_Exercise passage_.

============

Galija  (; ) is a Serbian and Yugoslav rock band formed in Niš in 1977.

The central figures of the band are brothers Nenad Milosavljević (vocals, acoustic guitar and harmonica) and Predrag Milosavljević (vocals). A large numbrer of musicians passed through the band, with Milosavljević brothers and drummer Boban Pavlović being the only mainstay members. The band's first several releases were progressive rock-oriented, bringing them a loyal fanbase, but in the mid-1980s the band moved towards more mainstream-oriented sound. In the mid-1980s, the band was joined by guitarist Jean Jacques Roskam and multi-instrumentalist Bratislav "Bata" Zlatković. This lineup of the band cooperated with poet Radoman Kanjevac on the album trilogy consisting of Daleko je Sunce (1988), Korak do slobode (1989) and Istorija, ti i ja (1991), which featured provocative political-related lyrics and with which they achieved huge mainstream popularity. The band managed to sustain their popularity throughout the 1990s, but went on a hiatus at the end of the decade. Since their return to the scene in the mid-2000s, the band remains one of the top mainstream acts of the Serbian rock scene.

============

Records drawn from a dataset:

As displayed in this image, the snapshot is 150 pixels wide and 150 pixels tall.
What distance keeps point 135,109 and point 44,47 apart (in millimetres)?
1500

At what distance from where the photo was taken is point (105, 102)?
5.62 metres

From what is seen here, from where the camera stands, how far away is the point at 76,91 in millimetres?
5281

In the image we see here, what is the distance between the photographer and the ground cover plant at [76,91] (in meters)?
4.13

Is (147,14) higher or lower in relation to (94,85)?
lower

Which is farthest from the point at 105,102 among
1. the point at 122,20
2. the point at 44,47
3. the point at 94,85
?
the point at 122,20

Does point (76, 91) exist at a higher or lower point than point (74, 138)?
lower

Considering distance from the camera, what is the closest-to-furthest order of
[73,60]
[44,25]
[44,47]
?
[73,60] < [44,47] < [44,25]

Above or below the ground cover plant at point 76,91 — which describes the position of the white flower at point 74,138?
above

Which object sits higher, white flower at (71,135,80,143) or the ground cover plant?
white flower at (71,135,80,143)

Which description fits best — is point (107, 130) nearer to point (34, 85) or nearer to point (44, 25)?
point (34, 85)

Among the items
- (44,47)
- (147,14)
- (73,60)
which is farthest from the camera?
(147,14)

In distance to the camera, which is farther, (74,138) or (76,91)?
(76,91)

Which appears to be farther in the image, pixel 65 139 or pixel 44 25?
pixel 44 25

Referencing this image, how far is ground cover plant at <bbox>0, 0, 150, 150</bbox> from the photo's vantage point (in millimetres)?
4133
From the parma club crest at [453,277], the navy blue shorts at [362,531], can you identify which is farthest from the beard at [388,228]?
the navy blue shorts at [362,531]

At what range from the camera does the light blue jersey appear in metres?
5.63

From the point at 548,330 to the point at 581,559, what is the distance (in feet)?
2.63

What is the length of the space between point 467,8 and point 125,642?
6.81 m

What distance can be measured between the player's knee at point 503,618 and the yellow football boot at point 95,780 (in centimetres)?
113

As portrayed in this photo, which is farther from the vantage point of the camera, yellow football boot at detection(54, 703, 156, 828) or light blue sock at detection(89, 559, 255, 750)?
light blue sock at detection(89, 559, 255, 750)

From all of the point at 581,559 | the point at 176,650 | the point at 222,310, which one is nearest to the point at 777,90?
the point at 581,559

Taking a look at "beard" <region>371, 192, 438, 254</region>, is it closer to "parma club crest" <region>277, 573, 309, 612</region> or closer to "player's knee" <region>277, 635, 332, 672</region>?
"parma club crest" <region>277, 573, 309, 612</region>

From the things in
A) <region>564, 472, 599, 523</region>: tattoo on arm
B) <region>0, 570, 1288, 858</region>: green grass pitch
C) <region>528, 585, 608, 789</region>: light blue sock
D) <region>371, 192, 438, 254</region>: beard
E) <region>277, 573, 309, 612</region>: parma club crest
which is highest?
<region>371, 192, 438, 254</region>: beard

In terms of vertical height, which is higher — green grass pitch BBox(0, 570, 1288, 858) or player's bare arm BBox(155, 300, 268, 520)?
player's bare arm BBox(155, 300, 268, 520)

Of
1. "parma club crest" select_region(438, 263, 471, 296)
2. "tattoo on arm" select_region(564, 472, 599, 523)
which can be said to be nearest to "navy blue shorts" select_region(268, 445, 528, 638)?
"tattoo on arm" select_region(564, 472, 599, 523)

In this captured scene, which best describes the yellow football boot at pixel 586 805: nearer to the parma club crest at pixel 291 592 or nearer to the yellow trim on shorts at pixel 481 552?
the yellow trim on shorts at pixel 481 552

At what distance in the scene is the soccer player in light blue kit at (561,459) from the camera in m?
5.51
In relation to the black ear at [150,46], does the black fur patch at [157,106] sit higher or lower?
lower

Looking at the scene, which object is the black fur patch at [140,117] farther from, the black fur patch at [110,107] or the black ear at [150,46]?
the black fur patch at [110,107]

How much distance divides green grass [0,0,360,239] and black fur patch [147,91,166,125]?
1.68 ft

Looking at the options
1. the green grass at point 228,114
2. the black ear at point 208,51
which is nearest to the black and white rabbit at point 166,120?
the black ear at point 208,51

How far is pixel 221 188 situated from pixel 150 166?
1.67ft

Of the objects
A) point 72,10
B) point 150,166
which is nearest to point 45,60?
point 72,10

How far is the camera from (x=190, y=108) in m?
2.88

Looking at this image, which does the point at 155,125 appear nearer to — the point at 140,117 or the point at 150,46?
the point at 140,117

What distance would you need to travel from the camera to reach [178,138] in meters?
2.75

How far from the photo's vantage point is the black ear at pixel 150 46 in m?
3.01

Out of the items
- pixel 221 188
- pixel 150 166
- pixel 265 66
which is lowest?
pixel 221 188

============

_Exercise set_.
[1] According to the Galija passage, in what city was the band formed?
[2] List the albums in the trilogy that the Galija passage says the band made with poet Radoman Kanjevac, including each album's year.

_Answers given_.
[1] Niš

[2] Daleko je Sunce (1988), Korak do slobode (1989), Istorija, ti i ja (1991)